Canon EOS R5, 1/6 second at f/7.1, ISO 125 105mm using RF24-105 F4 L IS USM, cropped in post to approximately 3/4 x 7/8.
Handheld (!)

The image is seriously technically flawed: the center of the image is soft and has blown out highlights. Ideally, I would have set up the tripod. I should have used a tighter aperture and a CPL. Handheld I would have had to bump the ISO to get the shutter speed fast enough. Still, there's much that I like about the image, and I very likely will attempt it again next year around the same time.

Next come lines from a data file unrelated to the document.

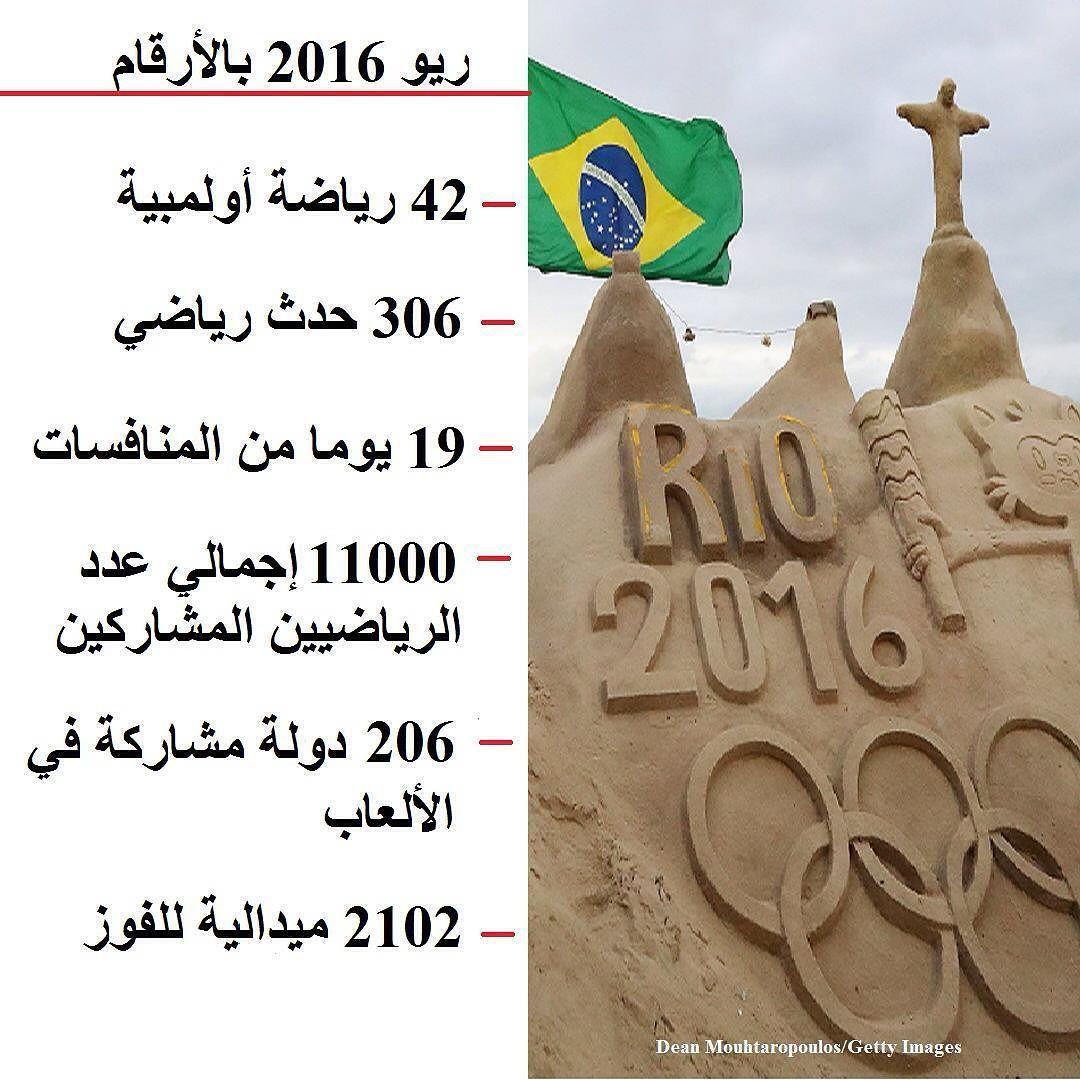 Photo of Instagram post by BBC Arabic • Aug 5, 2016 at 12:26pm UTC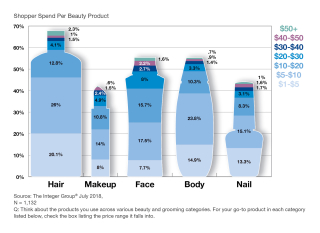 IGG07925518_CHECKOUT_2018_ISSUE_2_BEAUTY_CHARTS3
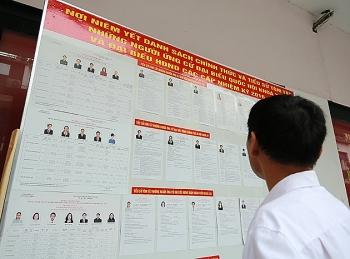 Danh sách 49 ứng viên đại biểu Quốc hội tại Hà Nội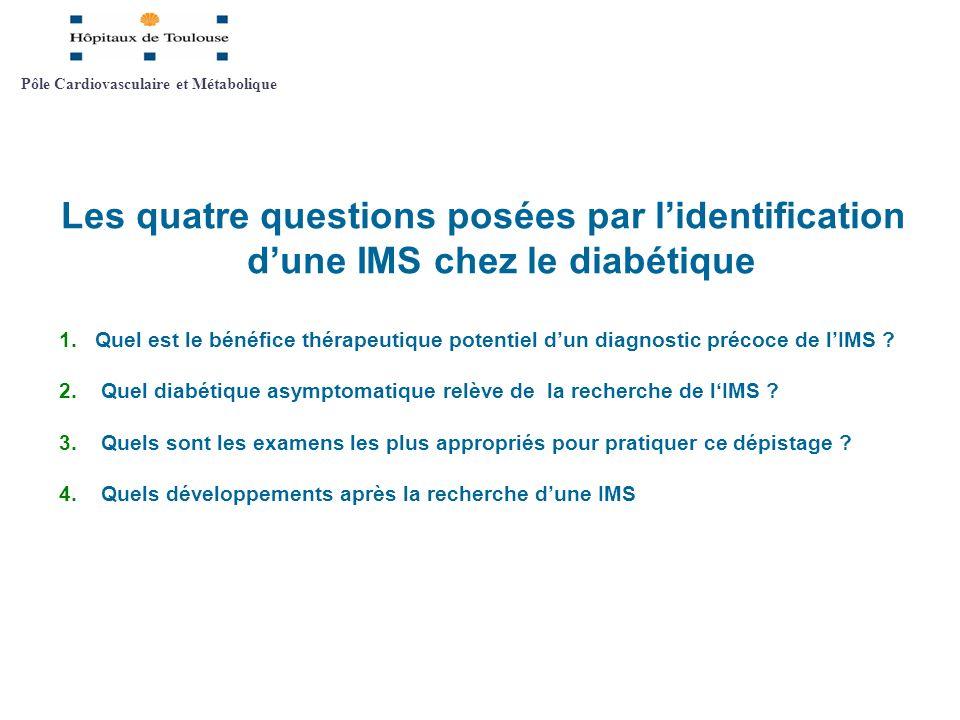Les quatre questions posées par lidentification dune IMS chez le diabétique 1.Quel est le bénéfice thérapeutique potentiel dun diagnostic précoce de l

The tale of post processing is something of a saga. The first chapter was all about establishing some tonal and hue balance using LrC, as well as the crop that stayed with me to the end. From there I was off to Topaz Sharpen AI, addressing different degrees of motion blur, softness, and good old fashioned out of focus issues, outputting four different files using different models, and stacking and blending them to suit in Ps. Back in Ps, first efforts were geared at toning down highlights, at least the ones I could. The scene is pretty chaotic, with skinny branches going every which-a-way; these I burned down by painting through selections based on a luminosity mask. Other distractions were dealt with by burning and/or desaturating. A lightly applied Orton effect, with its impact constrained using edge masking, helped restore much of the "magic" that got lost when I damped down the highlights (but it did exacerbate the problem with the bright mosses). I wanted some more red/orange in the floor of the forest; for this I used frequency separation and "color dodged" in some red/orange tones on the color layer. At this point, I was still aware of motion blur in the leaves and needles, so I took it back over to Sharpen AI to get yet another file, back into Ps to stack it in and blend it in very, very carefully. Having done that, I found still more distractions I needed to tone down, and cloned out some annoying rocks creeping in from the bottom.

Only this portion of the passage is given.